Yeah, I'm happy to see more experimentation in the lightweight compiler space! M...

Yeah, I'm happy to see more experimentation in the lightweight compiler space! My one-pass pipeline does forward greedy regalloc integrated with the approach I outlined in my post.

The next sweet spot seems to be a two-pass pipeline so you get a full forward and backward dataflow pass: your forward pass does SSA generation integrated with the forward dataflow analyses and the backward pass does machine code generation integrated with backward regalloc and dead code elimination. SSA with backward codegen/regalloc gives you an optimal coloring since the backward order for structured code matches the reverse postorder of the corresponding reducible CFG, and the greedy backward approach gives you decent splitting/coalescing for free. This is basically LuaJIT's approach but it can be extended beyond traces to reducible control flow if you replace the linear trace ordering with the dominator tree ordering. With two passes you should also be able to do something like Cliff Click's style of global code motion (as used in the HotSpot server compiler) with the early-schedule/late-schedule steps integrated into the two passes.

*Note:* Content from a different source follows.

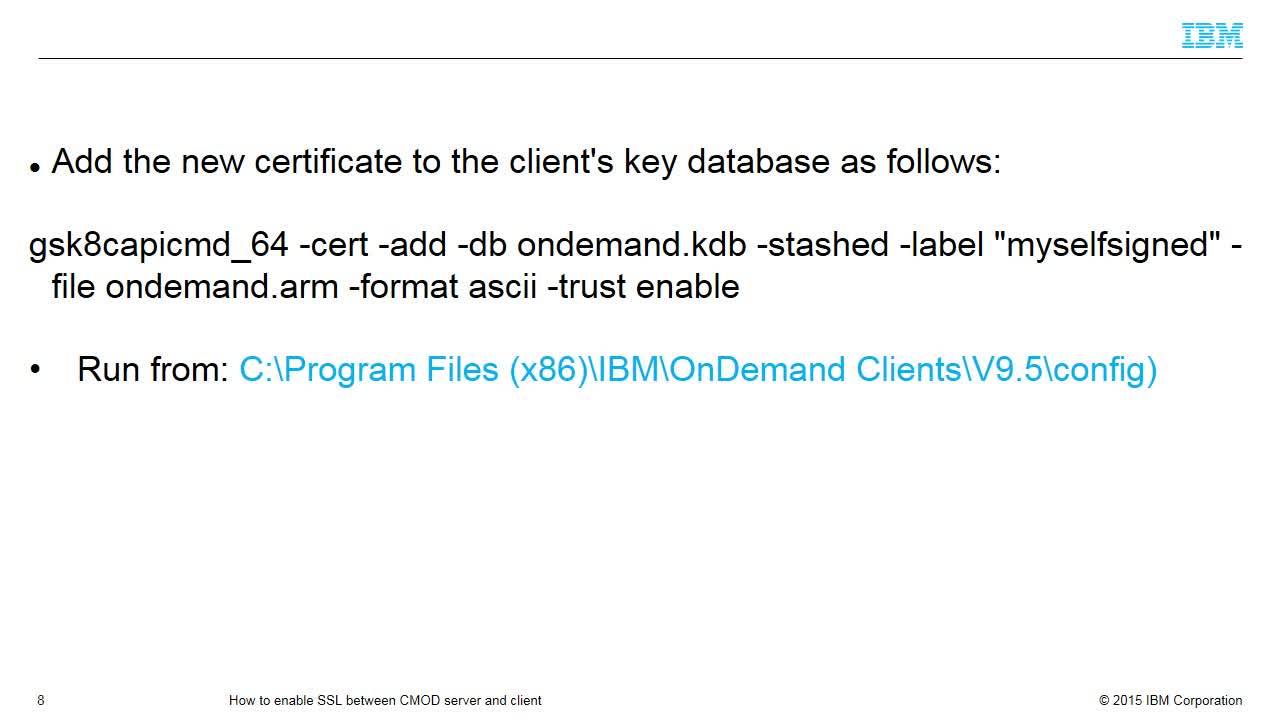 IBM

• Add the new certificate to the client's key database as follows:

gsk8capicmd_64 -cert -add -db ondemand.kdb -stashed -label "myselfsigned" -file ondemand.arm -format ascii -trust enable

• Run from: C:\Program Files (x86)\IBM\OnDemand Clients\V9.5\config)

8 How to enable SSL between CMOD server and client © 2015 IBM Corporation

The main limitation of a pure two-pass approach is that you can't do precise SSA generation for loops at the same time you're doing your forward dataflow pass, so you have to be conservative. That blocks most LICM opportunities, so an extra micro-pass per loop is easy to justify, either an SSA pre-pass per loop or something like LuaJIT's loop peeling where you fully peel off the first iteration while identifying loop invariant variables before processing the loop a second time. Then LICM happens automatically via CSE since the peeled iteration dominates the loop body.